Bem sabemos que a revolução tecnológica pode, em pouco tempo, deixar milhões de seres humanos fora do mercado de trabalho e criar uma astronómica classe social inútil – e isto assusta. Podemos vir a ser rapidamente redundantes para o setor económico – e isto assusta. Muito. Mas não nos pode deixar apenas assustados, nem somente fazer com que repensemos o amanhã; deve também fazermo-nos mexer para o acompanhar.

Mesmo que sejam eliminados empregos com o avanço tecnológico, alguns novos trabalhos terão de ser forçosamente criados. Provavelmente não precisaremos de novos camionistas, mas de mais engenheiros informáticos. A questão centra-se em garantir que a educação está preparada para essa viragem.

Nós não sabemos qual será a realidade em 2045, mas sabemos que uma criança que nasça hoje estará no mercado de trabalho em 2045. E também sabemos que ela precisa ir preparada. Igualmente sabemos que os professores que a preparam, também têm de estar preparados.

Aprender à distância é apenas uma das soluções tecnológicas para a criação de novas estratégias para o ensino.

■ Dados em análise ■
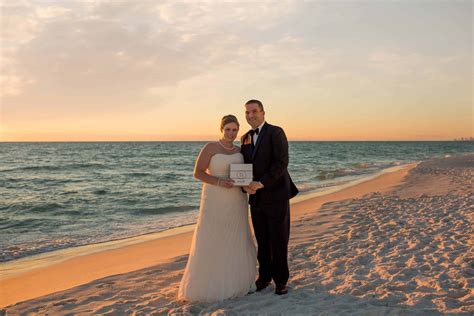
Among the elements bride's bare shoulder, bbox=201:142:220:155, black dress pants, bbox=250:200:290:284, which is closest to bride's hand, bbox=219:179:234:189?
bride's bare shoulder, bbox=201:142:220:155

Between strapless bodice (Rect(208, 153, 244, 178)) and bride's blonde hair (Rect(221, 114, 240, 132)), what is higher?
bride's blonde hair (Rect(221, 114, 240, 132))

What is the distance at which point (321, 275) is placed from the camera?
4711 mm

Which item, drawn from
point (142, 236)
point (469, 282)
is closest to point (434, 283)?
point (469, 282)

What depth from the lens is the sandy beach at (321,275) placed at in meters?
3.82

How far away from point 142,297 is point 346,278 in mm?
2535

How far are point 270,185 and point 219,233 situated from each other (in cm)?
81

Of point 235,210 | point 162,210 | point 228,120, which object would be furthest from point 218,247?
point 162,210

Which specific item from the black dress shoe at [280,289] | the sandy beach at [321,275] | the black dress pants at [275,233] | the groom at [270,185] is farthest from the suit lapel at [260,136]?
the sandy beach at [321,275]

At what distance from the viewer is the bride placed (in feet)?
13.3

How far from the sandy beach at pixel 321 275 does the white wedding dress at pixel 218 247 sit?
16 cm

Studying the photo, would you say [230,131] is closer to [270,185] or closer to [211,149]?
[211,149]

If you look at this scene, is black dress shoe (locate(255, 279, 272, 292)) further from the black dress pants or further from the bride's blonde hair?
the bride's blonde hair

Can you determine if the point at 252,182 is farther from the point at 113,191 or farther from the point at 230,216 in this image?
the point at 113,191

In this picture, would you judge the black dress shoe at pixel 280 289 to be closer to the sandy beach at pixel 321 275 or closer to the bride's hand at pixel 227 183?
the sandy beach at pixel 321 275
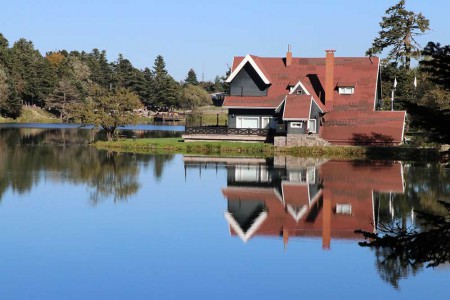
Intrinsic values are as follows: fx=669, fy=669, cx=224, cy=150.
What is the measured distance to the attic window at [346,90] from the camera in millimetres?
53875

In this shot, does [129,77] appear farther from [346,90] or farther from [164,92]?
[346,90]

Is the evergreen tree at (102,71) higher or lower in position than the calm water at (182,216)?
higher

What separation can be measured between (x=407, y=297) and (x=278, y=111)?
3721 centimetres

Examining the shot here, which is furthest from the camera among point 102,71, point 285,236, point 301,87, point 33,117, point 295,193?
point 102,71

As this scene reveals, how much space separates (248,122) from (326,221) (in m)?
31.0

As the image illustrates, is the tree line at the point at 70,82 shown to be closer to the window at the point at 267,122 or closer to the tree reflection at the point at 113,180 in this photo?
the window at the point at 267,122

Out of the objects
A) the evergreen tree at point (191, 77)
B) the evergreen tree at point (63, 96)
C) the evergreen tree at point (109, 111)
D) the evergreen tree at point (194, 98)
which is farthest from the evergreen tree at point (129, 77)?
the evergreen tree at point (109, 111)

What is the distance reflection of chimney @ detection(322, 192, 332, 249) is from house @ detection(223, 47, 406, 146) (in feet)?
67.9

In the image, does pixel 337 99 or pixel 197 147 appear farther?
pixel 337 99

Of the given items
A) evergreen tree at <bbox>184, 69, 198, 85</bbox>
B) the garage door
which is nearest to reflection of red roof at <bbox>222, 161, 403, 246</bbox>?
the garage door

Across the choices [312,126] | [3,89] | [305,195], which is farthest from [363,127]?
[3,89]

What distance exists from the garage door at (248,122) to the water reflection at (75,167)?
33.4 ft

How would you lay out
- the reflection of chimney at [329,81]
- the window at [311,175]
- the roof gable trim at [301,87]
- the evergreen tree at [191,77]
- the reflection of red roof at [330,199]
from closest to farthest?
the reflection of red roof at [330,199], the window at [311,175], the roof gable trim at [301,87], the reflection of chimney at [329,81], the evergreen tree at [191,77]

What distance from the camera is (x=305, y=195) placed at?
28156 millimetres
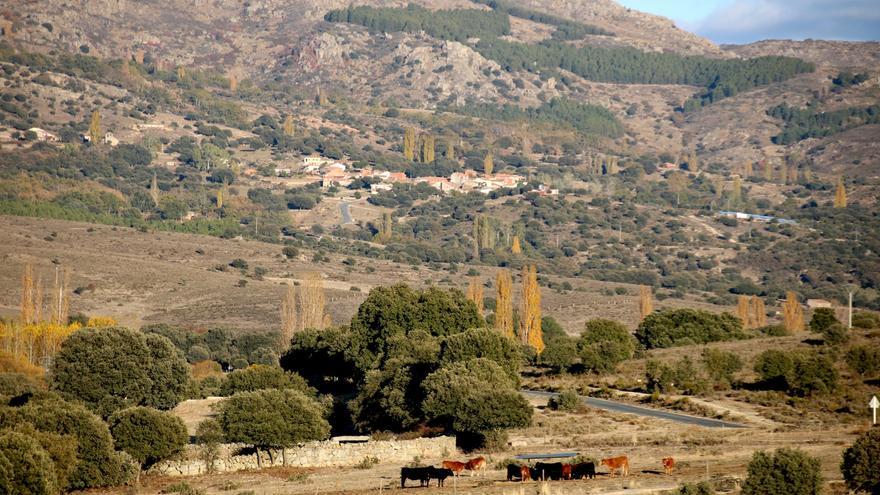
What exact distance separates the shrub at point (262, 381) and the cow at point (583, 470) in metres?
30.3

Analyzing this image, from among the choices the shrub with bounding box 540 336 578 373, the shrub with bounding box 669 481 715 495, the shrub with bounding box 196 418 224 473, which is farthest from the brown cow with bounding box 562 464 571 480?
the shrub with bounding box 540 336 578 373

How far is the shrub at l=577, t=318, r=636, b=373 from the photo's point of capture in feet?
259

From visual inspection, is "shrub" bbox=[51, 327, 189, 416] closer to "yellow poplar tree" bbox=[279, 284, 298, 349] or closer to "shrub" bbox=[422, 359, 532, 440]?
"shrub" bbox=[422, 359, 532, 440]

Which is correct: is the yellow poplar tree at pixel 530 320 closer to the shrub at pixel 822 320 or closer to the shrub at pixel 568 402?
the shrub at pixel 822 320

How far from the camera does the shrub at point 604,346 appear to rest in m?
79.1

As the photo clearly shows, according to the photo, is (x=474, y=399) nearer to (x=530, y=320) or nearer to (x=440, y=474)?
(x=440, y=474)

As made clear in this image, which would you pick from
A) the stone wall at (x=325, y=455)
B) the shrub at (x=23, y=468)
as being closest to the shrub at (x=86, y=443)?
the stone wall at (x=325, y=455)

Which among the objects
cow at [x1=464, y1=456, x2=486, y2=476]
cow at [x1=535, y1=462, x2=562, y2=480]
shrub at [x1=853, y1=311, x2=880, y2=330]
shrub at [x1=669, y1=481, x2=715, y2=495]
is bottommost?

■ Requisitos do exercício ■
Dê continuidade ao texto sobre tecnologia, trabalho e educação, a partir da última frase apresentada. A listagem não guarda qualquer relação com o texto.

■ Resposta ■
Hoje podemos aprender a falar Francês através do Youtube; e repare-se (!), a Universidade de Harvard está a certificar gratuitamente quem queira aprender sobre ventilação mecânica na Covid-19.

O ensino à distância foi a única solução possível para, de uma forma imediata, e tendo em conta o aparecimento repentino da pandemia, garantir aos alunos a continuidade da aprendizagem. É certo que “ninguém estava preparado para isso”, mas essa não pode ser a desculpa, e usá-la repetidamente só mostra falta de pensamento.

O aparecimento da pandemia, e a forma como nos obrigou a viver com a tecnologia terá forçosamente de ser vista como a oportunidade de repensar o nosso sistema de ensino. É quase caso para afirmarmos que a Covid-19 fez mais pelo nosso sistema de ensino do que qualquer governante. E aqui chegámos: achar que a o avanço digital vai muito bem, é ser rei dos ovos podres.

Estudos feitos nos Estados Unidos concluíram que a forma como o ensino à distância está desenhado prejudica principalmente alunos com mais dificuldades. Os estudos concluíram que estes alunos menos bem preparados tendem a ter um sucesso inferior nas fases seguintes da sua formação e até a abandonar o ensino mais rapidamente. As investigações mostraram ainda que a ausência de interação direta com o professor é prejudicial à aprendizagem do aluno, sendo particularmente difícil motivar, controlar e acompanhar o estudo.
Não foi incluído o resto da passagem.